-- TO DO --
Copy the lines from the start of the entries through the line that contains "413L178 395L169 372L141", keeping every character as it appears and including both ends. Leave the pictures out.

[Data excerpts]
══════════

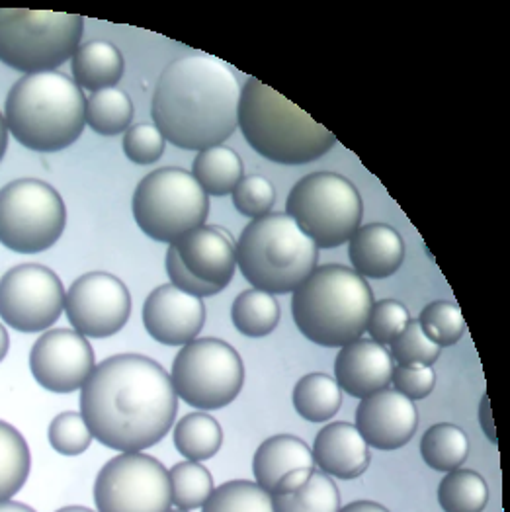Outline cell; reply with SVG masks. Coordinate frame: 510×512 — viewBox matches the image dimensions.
<instances>
[{
    "instance_id": "obj_1",
    "label": "cell",
    "mask_w": 510,
    "mask_h": 512,
    "mask_svg": "<svg viewBox=\"0 0 510 512\" xmlns=\"http://www.w3.org/2000/svg\"><path fill=\"white\" fill-rule=\"evenodd\" d=\"M176 413L178 395L169 372L141 354L106 358L81 389V415L92 438L122 454L161 442Z\"/></svg>"
},
{
    "instance_id": "obj_2",
    "label": "cell",
    "mask_w": 510,
    "mask_h": 512,
    "mask_svg": "<svg viewBox=\"0 0 510 512\" xmlns=\"http://www.w3.org/2000/svg\"><path fill=\"white\" fill-rule=\"evenodd\" d=\"M241 86L233 71L210 55L172 61L159 77L151 116L172 145L206 151L229 139L237 124Z\"/></svg>"
},
{
    "instance_id": "obj_3",
    "label": "cell",
    "mask_w": 510,
    "mask_h": 512,
    "mask_svg": "<svg viewBox=\"0 0 510 512\" xmlns=\"http://www.w3.org/2000/svg\"><path fill=\"white\" fill-rule=\"evenodd\" d=\"M86 98L71 77L49 71L24 75L4 104L8 133L36 153H57L85 131Z\"/></svg>"
},
{
    "instance_id": "obj_4",
    "label": "cell",
    "mask_w": 510,
    "mask_h": 512,
    "mask_svg": "<svg viewBox=\"0 0 510 512\" xmlns=\"http://www.w3.org/2000/svg\"><path fill=\"white\" fill-rule=\"evenodd\" d=\"M237 124L256 153L278 165L313 163L337 143L333 131L258 79L241 88Z\"/></svg>"
},
{
    "instance_id": "obj_5",
    "label": "cell",
    "mask_w": 510,
    "mask_h": 512,
    "mask_svg": "<svg viewBox=\"0 0 510 512\" xmlns=\"http://www.w3.org/2000/svg\"><path fill=\"white\" fill-rule=\"evenodd\" d=\"M374 305L366 278L348 266H317L292 298V315L307 341L342 348L362 339Z\"/></svg>"
},
{
    "instance_id": "obj_6",
    "label": "cell",
    "mask_w": 510,
    "mask_h": 512,
    "mask_svg": "<svg viewBox=\"0 0 510 512\" xmlns=\"http://www.w3.org/2000/svg\"><path fill=\"white\" fill-rule=\"evenodd\" d=\"M319 249L288 214L253 219L237 243V266L266 294H294L317 268Z\"/></svg>"
},
{
    "instance_id": "obj_7",
    "label": "cell",
    "mask_w": 510,
    "mask_h": 512,
    "mask_svg": "<svg viewBox=\"0 0 510 512\" xmlns=\"http://www.w3.org/2000/svg\"><path fill=\"white\" fill-rule=\"evenodd\" d=\"M85 20L79 14L0 8V61L20 73H49L73 59Z\"/></svg>"
},
{
    "instance_id": "obj_8",
    "label": "cell",
    "mask_w": 510,
    "mask_h": 512,
    "mask_svg": "<svg viewBox=\"0 0 510 512\" xmlns=\"http://www.w3.org/2000/svg\"><path fill=\"white\" fill-rule=\"evenodd\" d=\"M131 210L135 223L147 237L174 245L206 225L210 200L192 172L165 167L149 172L137 184Z\"/></svg>"
},
{
    "instance_id": "obj_9",
    "label": "cell",
    "mask_w": 510,
    "mask_h": 512,
    "mask_svg": "<svg viewBox=\"0 0 510 512\" xmlns=\"http://www.w3.org/2000/svg\"><path fill=\"white\" fill-rule=\"evenodd\" d=\"M286 214L317 249H335L362 227L364 204L356 186L342 174L313 172L292 188Z\"/></svg>"
},
{
    "instance_id": "obj_10",
    "label": "cell",
    "mask_w": 510,
    "mask_h": 512,
    "mask_svg": "<svg viewBox=\"0 0 510 512\" xmlns=\"http://www.w3.org/2000/svg\"><path fill=\"white\" fill-rule=\"evenodd\" d=\"M67 225L61 194L47 182L20 178L0 190V245L36 255L51 249Z\"/></svg>"
},
{
    "instance_id": "obj_11",
    "label": "cell",
    "mask_w": 510,
    "mask_h": 512,
    "mask_svg": "<svg viewBox=\"0 0 510 512\" xmlns=\"http://www.w3.org/2000/svg\"><path fill=\"white\" fill-rule=\"evenodd\" d=\"M170 382L184 403L215 411L237 399L245 384L239 352L219 339H194L180 348L172 362Z\"/></svg>"
},
{
    "instance_id": "obj_12",
    "label": "cell",
    "mask_w": 510,
    "mask_h": 512,
    "mask_svg": "<svg viewBox=\"0 0 510 512\" xmlns=\"http://www.w3.org/2000/svg\"><path fill=\"white\" fill-rule=\"evenodd\" d=\"M96 512H169V470L135 452L112 458L94 481Z\"/></svg>"
},
{
    "instance_id": "obj_13",
    "label": "cell",
    "mask_w": 510,
    "mask_h": 512,
    "mask_svg": "<svg viewBox=\"0 0 510 512\" xmlns=\"http://www.w3.org/2000/svg\"><path fill=\"white\" fill-rule=\"evenodd\" d=\"M61 278L42 264H20L0 278V319L20 333H42L65 311Z\"/></svg>"
},
{
    "instance_id": "obj_14",
    "label": "cell",
    "mask_w": 510,
    "mask_h": 512,
    "mask_svg": "<svg viewBox=\"0 0 510 512\" xmlns=\"http://www.w3.org/2000/svg\"><path fill=\"white\" fill-rule=\"evenodd\" d=\"M65 315L73 331L86 339H108L129 321V290L114 274L88 272L65 294Z\"/></svg>"
},
{
    "instance_id": "obj_15",
    "label": "cell",
    "mask_w": 510,
    "mask_h": 512,
    "mask_svg": "<svg viewBox=\"0 0 510 512\" xmlns=\"http://www.w3.org/2000/svg\"><path fill=\"white\" fill-rule=\"evenodd\" d=\"M96 368L90 342L73 329H51L32 346L30 370L43 389L73 393L83 389Z\"/></svg>"
},
{
    "instance_id": "obj_16",
    "label": "cell",
    "mask_w": 510,
    "mask_h": 512,
    "mask_svg": "<svg viewBox=\"0 0 510 512\" xmlns=\"http://www.w3.org/2000/svg\"><path fill=\"white\" fill-rule=\"evenodd\" d=\"M354 427L368 446L391 452L411 442L419 427V411L411 399L385 387L360 399Z\"/></svg>"
},
{
    "instance_id": "obj_17",
    "label": "cell",
    "mask_w": 510,
    "mask_h": 512,
    "mask_svg": "<svg viewBox=\"0 0 510 512\" xmlns=\"http://www.w3.org/2000/svg\"><path fill=\"white\" fill-rule=\"evenodd\" d=\"M143 325L151 339L167 346H184L204 329L206 305L172 284H163L145 299Z\"/></svg>"
},
{
    "instance_id": "obj_18",
    "label": "cell",
    "mask_w": 510,
    "mask_h": 512,
    "mask_svg": "<svg viewBox=\"0 0 510 512\" xmlns=\"http://www.w3.org/2000/svg\"><path fill=\"white\" fill-rule=\"evenodd\" d=\"M184 266L200 280L225 290L237 270V245L217 225H202L172 245Z\"/></svg>"
},
{
    "instance_id": "obj_19",
    "label": "cell",
    "mask_w": 510,
    "mask_h": 512,
    "mask_svg": "<svg viewBox=\"0 0 510 512\" xmlns=\"http://www.w3.org/2000/svg\"><path fill=\"white\" fill-rule=\"evenodd\" d=\"M393 358L389 350L368 339H358L340 348L335 360V382L350 397L364 399L391 384Z\"/></svg>"
},
{
    "instance_id": "obj_20",
    "label": "cell",
    "mask_w": 510,
    "mask_h": 512,
    "mask_svg": "<svg viewBox=\"0 0 510 512\" xmlns=\"http://www.w3.org/2000/svg\"><path fill=\"white\" fill-rule=\"evenodd\" d=\"M313 462L337 479H356L370 468V446L350 423H331L319 430L313 442Z\"/></svg>"
},
{
    "instance_id": "obj_21",
    "label": "cell",
    "mask_w": 510,
    "mask_h": 512,
    "mask_svg": "<svg viewBox=\"0 0 510 512\" xmlns=\"http://www.w3.org/2000/svg\"><path fill=\"white\" fill-rule=\"evenodd\" d=\"M352 270L362 278L383 280L395 274L405 258L401 235L385 223L362 225L348 241Z\"/></svg>"
},
{
    "instance_id": "obj_22",
    "label": "cell",
    "mask_w": 510,
    "mask_h": 512,
    "mask_svg": "<svg viewBox=\"0 0 510 512\" xmlns=\"http://www.w3.org/2000/svg\"><path fill=\"white\" fill-rule=\"evenodd\" d=\"M313 464L311 448L301 438L276 434L264 440L256 450L253 460L255 483L268 495H272L286 473L299 468H313Z\"/></svg>"
},
{
    "instance_id": "obj_23",
    "label": "cell",
    "mask_w": 510,
    "mask_h": 512,
    "mask_svg": "<svg viewBox=\"0 0 510 512\" xmlns=\"http://www.w3.org/2000/svg\"><path fill=\"white\" fill-rule=\"evenodd\" d=\"M124 57L114 43H81L71 59L73 81L81 88L98 92L114 88L122 81L124 75Z\"/></svg>"
},
{
    "instance_id": "obj_24",
    "label": "cell",
    "mask_w": 510,
    "mask_h": 512,
    "mask_svg": "<svg viewBox=\"0 0 510 512\" xmlns=\"http://www.w3.org/2000/svg\"><path fill=\"white\" fill-rule=\"evenodd\" d=\"M192 176L208 196H227L245 178V165L233 149L217 145L198 153Z\"/></svg>"
},
{
    "instance_id": "obj_25",
    "label": "cell",
    "mask_w": 510,
    "mask_h": 512,
    "mask_svg": "<svg viewBox=\"0 0 510 512\" xmlns=\"http://www.w3.org/2000/svg\"><path fill=\"white\" fill-rule=\"evenodd\" d=\"M172 440L178 454L188 462H206L221 450L223 428L204 411L190 413L176 423Z\"/></svg>"
},
{
    "instance_id": "obj_26",
    "label": "cell",
    "mask_w": 510,
    "mask_h": 512,
    "mask_svg": "<svg viewBox=\"0 0 510 512\" xmlns=\"http://www.w3.org/2000/svg\"><path fill=\"white\" fill-rule=\"evenodd\" d=\"M299 417L309 423H327L339 413L342 391L335 378L327 374H307L292 393Z\"/></svg>"
},
{
    "instance_id": "obj_27",
    "label": "cell",
    "mask_w": 510,
    "mask_h": 512,
    "mask_svg": "<svg viewBox=\"0 0 510 512\" xmlns=\"http://www.w3.org/2000/svg\"><path fill=\"white\" fill-rule=\"evenodd\" d=\"M32 470V454L26 438L0 421V503L10 501L26 485Z\"/></svg>"
},
{
    "instance_id": "obj_28",
    "label": "cell",
    "mask_w": 510,
    "mask_h": 512,
    "mask_svg": "<svg viewBox=\"0 0 510 512\" xmlns=\"http://www.w3.org/2000/svg\"><path fill=\"white\" fill-rule=\"evenodd\" d=\"M468 434L456 425L438 423L428 428L421 440V456L426 466L436 471L460 470L468 460Z\"/></svg>"
},
{
    "instance_id": "obj_29",
    "label": "cell",
    "mask_w": 510,
    "mask_h": 512,
    "mask_svg": "<svg viewBox=\"0 0 510 512\" xmlns=\"http://www.w3.org/2000/svg\"><path fill=\"white\" fill-rule=\"evenodd\" d=\"M86 126L104 137L126 133L133 120V102L124 90L106 88L86 98Z\"/></svg>"
},
{
    "instance_id": "obj_30",
    "label": "cell",
    "mask_w": 510,
    "mask_h": 512,
    "mask_svg": "<svg viewBox=\"0 0 510 512\" xmlns=\"http://www.w3.org/2000/svg\"><path fill=\"white\" fill-rule=\"evenodd\" d=\"M231 319L239 333L251 339L270 335L280 323V305L272 294L260 290H245L233 301Z\"/></svg>"
},
{
    "instance_id": "obj_31",
    "label": "cell",
    "mask_w": 510,
    "mask_h": 512,
    "mask_svg": "<svg viewBox=\"0 0 510 512\" xmlns=\"http://www.w3.org/2000/svg\"><path fill=\"white\" fill-rule=\"evenodd\" d=\"M438 503L444 512H483L489 487L477 471H450L438 485Z\"/></svg>"
},
{
    "instance_id": "obj_32",
    "label": "cell",
    "mask_w": 510,
    "mask_h": 512,
    "mask_svg": "<svg viewBox=\"0 0 510 512\" xmlns=\"http://www.w3.org/2000/svg\"><path fill=\"white\" fill-rule=\"evenodd\" d=\"M274 512H339L340 491L331 475L311 473L309 481L290 495L272 497Z\"/></svg>"
},
{
    "instance_id": "obj_33",
    "label": "cell",
    "mask_w": 510,
    "mask_h": 512,
    "mask_svg": "<svg viewBox=\"0 0 510 512\" xmlns=\"http://www.w3.org/2000/svg\"><path fill=\"white\" fill-rule=\"evenodd\" d=\"M170 499L180 511L202 509L212 495L213 477L200 462H180L169 471Z\"/></svg>"
},
{
    "instance_id": "obj_34",
    "label": "cell",
    "mask_w": 510,
    "mask_h": 512,
    "mask_svg": "<svg viewBox=\"0 0 510 512\" xmlns=\"http://www.w3.org/2000/svg\"><path fill=\"white\" fill-rule=\"evenodd\" d=\"M202 512H274L272 495L255 481H227L213 489Z\"/></svg>"
},
{
    "instance_id": "obj_35",
    "label": "cell",
    "mask_w": 510,
    "mask_h": 512,
    "mask_svg": "<svg viewBox=\"0 0 510 512\" xmlns=\"http://www.w3.org/2000/svg\"><path fill=\"white\" fill-rule=\"evenodd\" d=\"M426 337L440 348L454 346L466 333V321L460 307L452 301H432L419 315Z\"/></svg>"
},
{
    "instance_id": "obj_36",
    "label": "cell",
    "mask_w": 510,
    "mask_h": 512,
    "mask_svg": "<svg viewBox=\"0 0 510 512\" xmlns=\"http://www.w3.org/2000/svg\"><path fill=\"white\" fill-rule=\"evenodd\" d=\"M391 358L397 366H432L440 358V346L425 335L419 321L411 319L399 337L389 344Z\"/></svg>"
},
{
    "instance_id": "obj_37",
    "label": "cell",
    "mask_w": 510,
    "mask_h": 512,
    "mask_svg": "<svg viewBox=\"0 0 510 512\" xmlns=\"http://www.w3.org/2000/svg\"><path fill=\"white\" fill-rule=\"evenodd\" d=\"M47 438L51 448L61 456H81L92 442V434L86 427L83 415L75 411L57 415L49 425Z\"/></svg>"
},
{
    "instance_id": "obj_38",
    "label": "cell",
    "mask_w": 510,
    "mask_h": 512,
    "mask_svg": "<svg viewBox=\"0 0 510 512\" xmlns=\"http://www.w3.org/2000/svg\"><path fill=\"white\" fill-rule=\"evenodd\" d=\"M231 196H233L235 210L251 219L270 214L276 204V190L272 182L258 174L245 176L237 184V188L231 192Z\"/></svg>"
},
{
    "instance_id": "obj_39",
    "label": "cell",
    "mask_w": 510,
    "mask_h": 512,
    "mask_svg": "<svg viewBox=\"0 0 510 512\" xmlns=\"http://www.w3.org/2000/svg\"><path fill=\"white\" fill-rule=\"evenodd\" d=\"M411 321L409 309L397 299H380L374 301L366 331L370 333L372 341L387 346L399 337V333Z\"/></svg>"
},
{
    "instance_id": "obj_40",
    "label": "cell",
    "mask_w": 510,
    "mask_h": 512,
    "mask_svg": "<svg viewBox=\"0 0 510 512\" xmlns=\"http://www.w3.org/2000/svg\"><path fill=\"white\" fill-rule=\"evenodd\" d=\"M165 137L153 124H137L126 131L124 153L135 165H153L165 153Z\"/></svg>"
},
{
    "instance_id": "obj_41",
    "label": "cell",
    "mask_w": 510,
    "mask_h": 512,
    "mask_svg": "<svg viewBox=\"0 0 510 512\" xmlns=\"http://www.w3.org/2000/svg\"><path fill=\"white\" fill-rule=\"evenodd\" d=\"M393 389L411 401L428 397L436 384V374L430 366H395L391 374Z\"/></svg>"
},
{
    "instance_id": "obj_42",
    "label": "cell",
    "mask_w": 510,
    "mask_h": 512,
    "mask_svg": "<svg viewBox=\"0 0 510 512\" xmlns=\"http://www.w3.org/2000/svg\"><path fill=\"white\" fill-rule=\"evenodd\" d=\"M167 274H169L170 284L174 288H178L180 292L184 294H190V296H196V298H210L219 294L221 290L215 288L212 284L196 278L186 266L184 262L180 260V256L176 253V249L170 245L169 251H167Z\"/></svg>"
},
{
    "instance_id": "obj_43",
    "label": "cell",
    "mask_w": 510,
    "mask_h": 512,
    "mask_svg": "<svg viewBox=\"0 0 510 512\" xmlns=\"http://www.w3.org/2000/svg\"><path fill=\"white\" fill-rule=\"evenodd\" d=\"M311 473H313V468H299V470L286 473V475L280 479V483L276 485L272 497H274V495H290V493H296L298 489H301V487L309 481Z\"/></svg>"
},
{
    "instance_id": "obj_44",
    "label": "cell",
    "mask_w": 510,
    "mask_h": 512,
    "mask_svg": "<svg viewBox=\"0 0 510 512\" xmlns=\"http://www.w3.org/2000/svg\"><path fill=\"white\" fill-rule=\"evenodd\" d=\"M479 423H481V428H483L485 436H487L493 444H497V430H495V425H493L491 403H489V395H487V393L481 397V403H479Z\"/></svg>"
},
{
    "instance_id": "obj_45",
    "label": "cell",
    "mask_w": 510,
    "mask_h": 512,
    "mask_svg": "<svg viewBox=\"0 0 510 512\" xmlns=\"http://www.w3.org/2000/svg\"><path fill=\"white\" fill-rule=\"evenodd\" d=\"M339 512H389L380 503H374V501H354L350 505H346L344 509H340Z\"/></svg>"
},
{
    "instance_id": "obj_46",
    "label": "cell",
    "mask_w": 510,
    "mask_h": 512,
    "mask_svg": "<svg viewBox=\"0 0 510 512\" xmlns=\"http://www.w3.org/2000/svg\"><path fill=\"white\" fill-rule=\"evenodd\" d=\"M0 512H36L32 507L24 505V503H16V501H4L0 503Z\"/></svg>"
},
{
    "instance_id": "obj_47",
    "label": "cell",
    "mask_w": 510,
    "mask_h": 512,
    "mask_svg": "<svg viewBox=\"0 0 510 512\" xmlns=\"http://www.w3.org/2000/svg\"><path fill=\"white\" fill-rule=\"evenodd\" d=\"M6 147H8V128H6V120H4V116L0 114V161L4 159Z\"/></svg>"
},
{
    "instance_id": "obj_48",
    "label": "cell",
    "mask_w": 510,
    "mask_h": 512,
    "mask_svg": "<svg viewBox=\"0 0 510 512\" xmlns=\"http://www.w3.org/2000/svg\"><path fill=\"white\" fill-rule=\"evenodd\" d=\"M8 348H10V337H8L6 327L0 323V362L6 358Z\"/></svg>"
},
{
    "instance_id": "obj_49",
    "label": "cell",
    "mask_w": 510,
    "mask_h": 512,
    "mask_svg": "<svg viewBox=\"0 0 510 512\" xmlns=\"http://www.w3.org/2000/svg\"><path fill=\"white\" fill-rule=\"evenodd\" d=\"M55 512H94L90 511V509H86V507H63V509H59V511Z\"/></svg>"
},
{
    "instance_id": "obj_50",
    "label": "cell",
    "mask_w": 510,
    "mask_h": 512,
    "mask_svg": "<svg viewBox=\"0 0 510 512\" xmlns=\"http://www.w3.org/2000/svg\"><path fill=\"white\" fill-rule=\"evenodd\" d=\"M169 512H190V511H180V509H176V511H169Z\"/></svg>"
}]
</instances>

══════════

-- RESULT OF THIS TASK --
Outline cell; reply with SVG masks. Coordinate frame: 510×512 — viewBox matches the image dimensions.
<instances>
[{
    "instance_id": "obj_1",
    "label": "cell",
    "mask_w": 510,
    "mask_h": 512,
    "mask_svg": "<svg viewBox=\"0 0 510 512\" xmlns=\"http://www.w3.org/2000/svg\"><path fill=\"white\" fill-rule=\"evenodd\" d=\"M176 413L178 395L169 372L141 354L106 358L81 389V415L92 438L122 454L161 442Z\"/></svg>"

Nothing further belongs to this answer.